Mit diesem Musterbrief können Sie als beschuldigte Person schriftlich Einsprache gegen einen Strafbefehl erheben. Die Vorlage ist für eine Einsprache gegen den gesamten Strafbefehl vorgesehen und enthält bewusst keine Begründung.
Die Einsprache muss grundsätzlich innert zehn Tagen bei der im Strafbefehl genannten Strafbehörde eingereicht werden. Massgebend sind die Rechtsmittelbelehrung und das Zustelldatum. Reagieren Sie sofort und warten Sie nicht bis zum letzten Tag. Die Warnung im Online-Formular ist nur eine Orientierungshilfe und berechnet die Frist nicht rechtsverbindlich.
Als beschuldigte Person müssen Sie die Einsprache grundsätzlich nicht begründen. Eine kurze und eindeutige Erklärung genügt. Die Vorlage enthält deshalb weder eine Sachverhaltsdarstellung noch ein Schuldeingeständnis. Für andere einspracheberechtigte Personen oder Behörden können abweichende Anforderungen gelten; dafür ist diese Vorlage nicht bestimmt.
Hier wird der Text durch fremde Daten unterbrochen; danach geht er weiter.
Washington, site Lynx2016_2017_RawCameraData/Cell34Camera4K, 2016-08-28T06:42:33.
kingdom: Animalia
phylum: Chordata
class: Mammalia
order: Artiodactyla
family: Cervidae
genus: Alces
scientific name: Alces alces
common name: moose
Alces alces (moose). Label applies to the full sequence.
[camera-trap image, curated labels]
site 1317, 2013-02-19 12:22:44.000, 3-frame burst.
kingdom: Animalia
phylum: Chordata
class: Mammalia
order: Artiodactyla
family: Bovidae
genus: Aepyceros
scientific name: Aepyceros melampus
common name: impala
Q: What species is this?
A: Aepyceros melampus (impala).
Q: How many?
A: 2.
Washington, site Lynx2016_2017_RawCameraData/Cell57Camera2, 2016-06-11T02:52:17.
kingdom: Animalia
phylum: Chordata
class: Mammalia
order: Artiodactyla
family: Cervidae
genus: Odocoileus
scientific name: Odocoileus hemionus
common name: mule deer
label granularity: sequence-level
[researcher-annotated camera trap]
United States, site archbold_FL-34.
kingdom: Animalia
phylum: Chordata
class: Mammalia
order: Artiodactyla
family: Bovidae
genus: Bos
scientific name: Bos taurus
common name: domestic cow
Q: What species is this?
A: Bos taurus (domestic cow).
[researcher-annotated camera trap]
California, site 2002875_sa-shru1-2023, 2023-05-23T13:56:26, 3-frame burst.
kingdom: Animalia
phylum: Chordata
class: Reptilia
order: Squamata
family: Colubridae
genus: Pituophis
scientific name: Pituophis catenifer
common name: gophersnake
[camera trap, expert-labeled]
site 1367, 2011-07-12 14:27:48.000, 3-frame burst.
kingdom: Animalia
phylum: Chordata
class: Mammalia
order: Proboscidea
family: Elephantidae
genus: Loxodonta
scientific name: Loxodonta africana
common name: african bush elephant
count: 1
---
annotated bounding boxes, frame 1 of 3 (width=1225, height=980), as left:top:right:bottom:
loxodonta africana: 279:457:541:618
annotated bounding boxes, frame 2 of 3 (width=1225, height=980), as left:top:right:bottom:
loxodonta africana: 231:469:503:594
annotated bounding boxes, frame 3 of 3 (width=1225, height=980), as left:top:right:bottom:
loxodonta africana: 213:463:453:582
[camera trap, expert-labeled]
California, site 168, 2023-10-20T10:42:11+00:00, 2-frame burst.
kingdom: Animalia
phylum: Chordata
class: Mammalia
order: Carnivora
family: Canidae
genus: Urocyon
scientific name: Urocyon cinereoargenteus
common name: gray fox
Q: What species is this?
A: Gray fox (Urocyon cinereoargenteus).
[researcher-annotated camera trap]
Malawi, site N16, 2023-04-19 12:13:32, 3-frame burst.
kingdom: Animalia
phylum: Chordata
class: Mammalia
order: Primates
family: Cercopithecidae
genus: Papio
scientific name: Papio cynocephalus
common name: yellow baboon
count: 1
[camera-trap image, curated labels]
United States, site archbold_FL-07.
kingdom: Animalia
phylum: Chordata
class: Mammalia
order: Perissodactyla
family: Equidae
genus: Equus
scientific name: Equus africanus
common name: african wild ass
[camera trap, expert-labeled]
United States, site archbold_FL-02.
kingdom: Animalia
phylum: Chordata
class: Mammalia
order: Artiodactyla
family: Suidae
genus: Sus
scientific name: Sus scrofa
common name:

Die Vorlage eignet sich für eine einfache Einsprache der beschuldigten Person gegen den gesamten Strafbefehl. Lassen Sie sich sofort beraten, wenn die Frist unklar oder möglicherweise bereits abgelaufen ist, Sie nur einzelne Punkte anfechten möchten, eine Landesverweisung, ein Führerausweisentzug, eine hohe Sanktion oder weitere erhebliche Folgen drohen oder Sie nicht selbst beschuldigte Person sind. Eine Wiederherstellung einer verpassten Frist ist nur unter besonderen Voraussetzungen möglich.
Mit der Einsprache wird der Strafbefehl nicht rechtskräftig. Die Strafbehörde kann weitere Abklärungen vornehmen, das Verfahren einstellen, einen neuen Strafbefehl erlassen oder am Strafbefehl festhalten und die Sache dem Gericht überweisen. Dadurch können weitere Verfahrensschritte und Kosten entstehen. Holen Sie fachlichen Rat ein, bevor Sie eine Einsprache später zurückziehen.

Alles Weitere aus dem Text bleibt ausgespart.